Consiste em uma mobilização, pelo professor, de seu ser integral, em diferentes situações – de planejamento, de aula, de avaliação – com o objetivo de criar um meio que possibilite aos alunos a aprendizagem de um conjunto de conteúdos de sua disciplina e o desenvolvimento de capacidades específicas relacionadas a esses conteúdos, orientando-se por um projeto de ensino que lhe é prescrito por diferentes instâncias superiores e com utilização de instrumentos obtidos do meio social e na interação com diferentes outros que, de forma direta ou indireta, estão envolvidos na situação. (MACHADO, 2007, p. 93).

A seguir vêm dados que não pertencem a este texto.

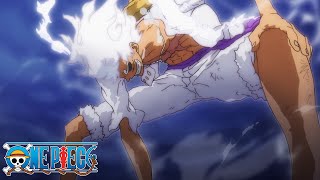 Gear 2 version Gear 5 | One Piece 1072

Percebe-se, no início dessa afirmação, o caráter específico da atividade docente no que se refere às tarefas próprias da profissão como criar mecanismos estratégicos para a aprendizagem do aluno. No entanto, não é apenas isso que a autora enfatiza, pois evidencia-se em sua discussão considerar também todos os elementos do contexto que envolve a ação docente – internos e externos, direto ou indiretos – podendo-se entender que se refere ao conjunto de normas e orientações curriculares que planificam o trabalho do professor, “prescritos” nos

documentos oficiais e que necessitam ser continuamente reelaborados para atender às demandas do seu contexto de uso.

Assim, importa ressaltar que essas reelaborações dizem respeito às diferentes práticas de leitura e de escrita de que o professor se apropria, nas relações cotidianas, e que possibilitam a ele inserir-se num processo contínuo de aprendizagem, dentro ou fora da escola. Essas práticas constituem-se nos Letramentos que se relacionam estreitamente com o conjunto de práticas sociais que se desenvolvem nos contextos de formação de professores, especialmente a formação continuada, entendida como uma ação que modifica saberes, inova práticas didático- pedagógicas e possibilita ao professor problematizar a formação na e para a escola, em busca de elementos teóricos objetivos, propositivos e transformadores da realidade educacional.

Compreendo que os saberes que se (re)constroem no âmbito da cultura escolar, a partir dos processos de formação continuada, se materializam através de diversos eventos de letramento que se concretizam por meio do trabalho cooperativo, desenvolvido no contexto das escolas de educação básica e que resultam nos Letramentos do professor no seu local de trabalho, como será discutido na próxima seção.